Z Wikiźródeł, wolnej biblioteki
Ta strona została przepisana.

— Tak, właśnie... Cóż ci odpowiedziano w hotelu?
— Zarządzająca powiedziała mi, że ten pan jeszcze nie przyjechał, lecz że z pewnością nazajutrz przybędzie, ponieważ odebrała od niego depeszę względem przygotowania apartamentu. Z tą odpowiedzią odszedłem, ponieważ miałem polecenie nie oddawać listu, jak tylko do rąk adresanta.
— A! wydano ci ten rozkaz?
— Tak, panie sędzio.

XVII.

— Powiedz mi teraz kto ci oddał ów list? — pytał dalej urzędnik.
— Jakiś anglik — rzekł Bastjen.
— Anglik? — powtórzył ze zdumieniem naczelnik policyi.
— Anglik... najczystszej krwi... przysięgam!.. Och! bełkotał tak swoim akcentem, iż trzeba było całej przytomności umysłu, ażeby go zrozumieć.
— Czyś nigdy przedtem nie widział tego anglika?
— Nigdy!
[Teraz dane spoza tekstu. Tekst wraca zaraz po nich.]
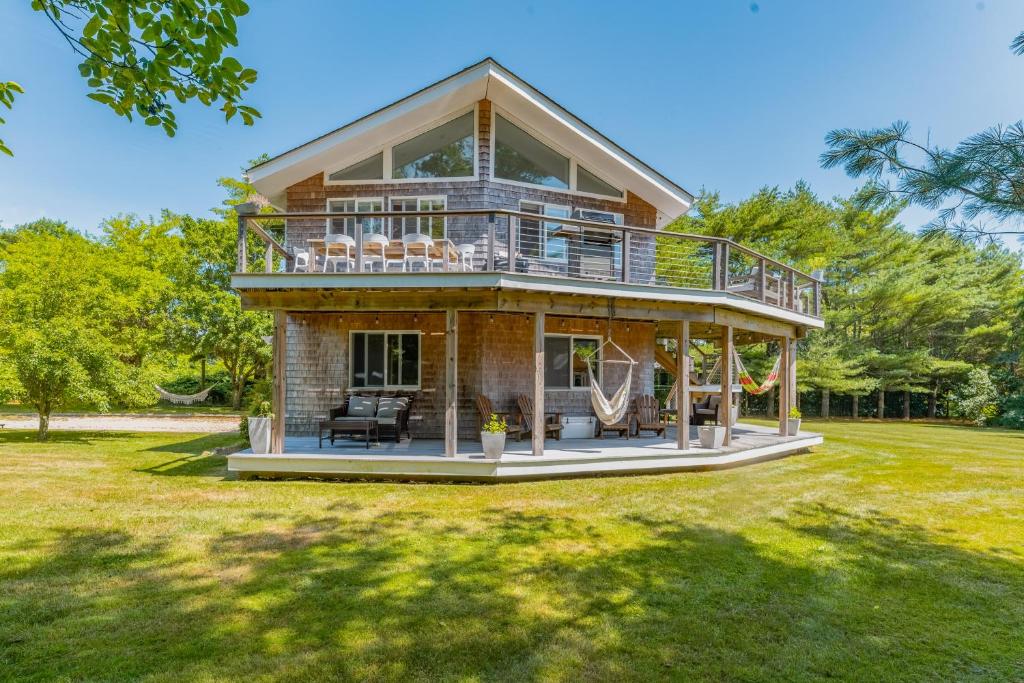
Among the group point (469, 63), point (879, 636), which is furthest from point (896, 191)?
point (469, 63)

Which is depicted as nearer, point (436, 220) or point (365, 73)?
point (436, 220)

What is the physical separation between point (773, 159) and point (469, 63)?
19.1m

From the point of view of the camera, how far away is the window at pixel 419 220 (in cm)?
1112

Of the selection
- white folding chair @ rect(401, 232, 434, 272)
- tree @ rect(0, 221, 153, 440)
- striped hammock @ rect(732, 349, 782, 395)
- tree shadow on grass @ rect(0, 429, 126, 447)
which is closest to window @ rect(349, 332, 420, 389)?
white folding chair @ rect(401, 232, 434, 272)

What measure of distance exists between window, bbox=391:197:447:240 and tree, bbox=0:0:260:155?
289 inches

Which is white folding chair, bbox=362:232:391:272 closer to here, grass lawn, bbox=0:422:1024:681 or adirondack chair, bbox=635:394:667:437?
grass lawn, bbox=0:422:1024:681

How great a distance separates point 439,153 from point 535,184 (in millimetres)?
2066

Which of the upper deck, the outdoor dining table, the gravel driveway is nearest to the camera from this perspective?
the upper deck

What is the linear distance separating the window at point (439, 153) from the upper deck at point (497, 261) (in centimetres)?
99

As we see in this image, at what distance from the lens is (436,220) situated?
36.7 feet

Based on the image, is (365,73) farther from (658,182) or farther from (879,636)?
(879,636)

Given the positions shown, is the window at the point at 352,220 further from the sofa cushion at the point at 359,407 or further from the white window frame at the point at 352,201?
the sofa cushion at the point at 359,407

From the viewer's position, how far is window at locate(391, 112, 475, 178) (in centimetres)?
1113

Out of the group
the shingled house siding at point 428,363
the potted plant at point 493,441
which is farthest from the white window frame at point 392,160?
the potted plant at point 493,441
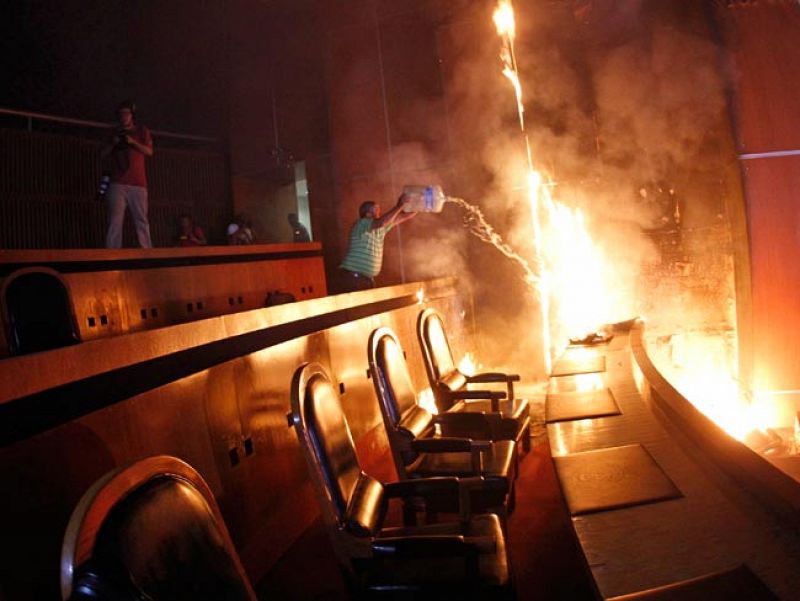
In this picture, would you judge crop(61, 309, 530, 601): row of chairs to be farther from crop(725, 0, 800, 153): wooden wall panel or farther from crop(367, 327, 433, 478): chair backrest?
crop(725, 0, 800, 153): wooden wall panel

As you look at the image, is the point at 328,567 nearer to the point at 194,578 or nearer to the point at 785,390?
the point at 194,578

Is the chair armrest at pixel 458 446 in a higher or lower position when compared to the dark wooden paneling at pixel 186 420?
lower

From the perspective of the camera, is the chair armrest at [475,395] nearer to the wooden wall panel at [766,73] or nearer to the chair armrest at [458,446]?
the chair armrest at [458,446]

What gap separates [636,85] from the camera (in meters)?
6.18

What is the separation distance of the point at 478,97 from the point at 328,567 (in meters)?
5.51

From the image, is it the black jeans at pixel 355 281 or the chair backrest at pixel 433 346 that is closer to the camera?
the chair backrest at pixel 433 346

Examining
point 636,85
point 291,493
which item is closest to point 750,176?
point 636,85

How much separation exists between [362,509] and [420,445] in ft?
2.41

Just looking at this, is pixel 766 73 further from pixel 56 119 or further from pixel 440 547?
pixel 56 119

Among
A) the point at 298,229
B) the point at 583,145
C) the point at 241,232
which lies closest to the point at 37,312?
the point at 583,145

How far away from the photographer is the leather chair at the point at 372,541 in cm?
170

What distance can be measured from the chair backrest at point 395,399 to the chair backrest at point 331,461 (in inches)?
23.3

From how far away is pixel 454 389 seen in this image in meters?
3.56

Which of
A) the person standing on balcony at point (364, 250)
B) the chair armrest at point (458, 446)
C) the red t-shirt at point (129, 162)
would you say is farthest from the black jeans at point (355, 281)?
the chair armrest at point (458, 446)
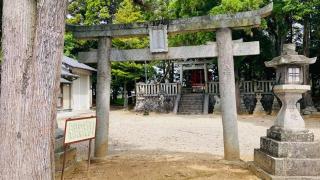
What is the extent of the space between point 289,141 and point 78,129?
3.83 meters

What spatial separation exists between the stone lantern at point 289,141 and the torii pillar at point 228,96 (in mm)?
883

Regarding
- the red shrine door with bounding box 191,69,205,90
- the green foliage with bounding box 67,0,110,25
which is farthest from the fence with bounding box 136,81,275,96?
the green foliage with bounding box 67,0,110,25

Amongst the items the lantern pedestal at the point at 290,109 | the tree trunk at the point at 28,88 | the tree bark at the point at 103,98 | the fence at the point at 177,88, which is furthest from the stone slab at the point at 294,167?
the fence at the point at 177,88

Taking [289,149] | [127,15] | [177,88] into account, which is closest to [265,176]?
[289,149]

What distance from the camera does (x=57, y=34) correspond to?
4.16 meters

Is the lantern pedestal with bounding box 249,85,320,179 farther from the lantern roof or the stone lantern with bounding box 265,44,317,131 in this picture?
the lantern roof

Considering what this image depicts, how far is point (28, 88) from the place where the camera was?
13.0ft

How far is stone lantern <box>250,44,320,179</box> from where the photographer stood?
6434 mm

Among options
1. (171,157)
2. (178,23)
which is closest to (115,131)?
(171,157)

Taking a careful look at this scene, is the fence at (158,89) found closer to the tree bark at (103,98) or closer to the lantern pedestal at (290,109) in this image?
the tree bark at (103,98)

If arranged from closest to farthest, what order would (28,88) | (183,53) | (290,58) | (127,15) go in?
(28,88) < (290,58) < (183,53) < (127,15)

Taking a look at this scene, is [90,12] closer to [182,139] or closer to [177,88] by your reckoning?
[177,88]

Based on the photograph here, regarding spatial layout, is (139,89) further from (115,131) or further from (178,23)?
(178,23)

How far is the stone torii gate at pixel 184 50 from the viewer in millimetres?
8359
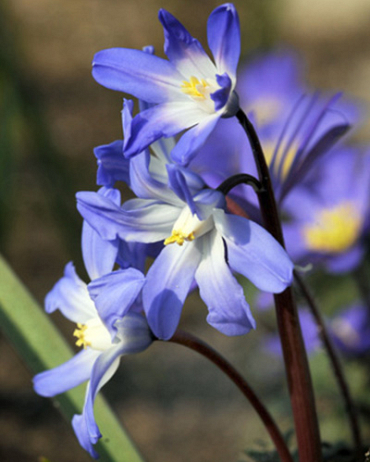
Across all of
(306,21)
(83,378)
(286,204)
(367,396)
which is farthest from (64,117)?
(83,378)

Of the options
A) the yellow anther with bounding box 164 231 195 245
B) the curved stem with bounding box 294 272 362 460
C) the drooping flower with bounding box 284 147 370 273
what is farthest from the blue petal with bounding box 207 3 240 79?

Stałem jak zwykle na swem stanowisku, on jadąc fiakrem skinął na mnie. Podszedłem, oddał mi list, objaśniając swą bełkotliwą wymową co miałem uczynić.
— Oczekiwał więc na odpowiedź?
— Tak... W kawiarni, po drugiej stronie bulwaru... tam mu zwróciłem ów list.
— Mógłbyś mi podać mniej więcej rysopis tego człowieka?
— Rysopis angliszmena?... Rzecz trudna to, panie sędzio. Wszyscy są oni w ogóle bardzo chudemi, wysokiego wzrostu, lub całkiem okrągłemi; a są zupełnie do siebie podobni. Ten miał około lat czterdziestu, średniej wysokości... Włosy i faworyty czerwone, jak marchew. Oto wszystko com zauważył.
— Od owej chwili nie spotkałeś go więcej?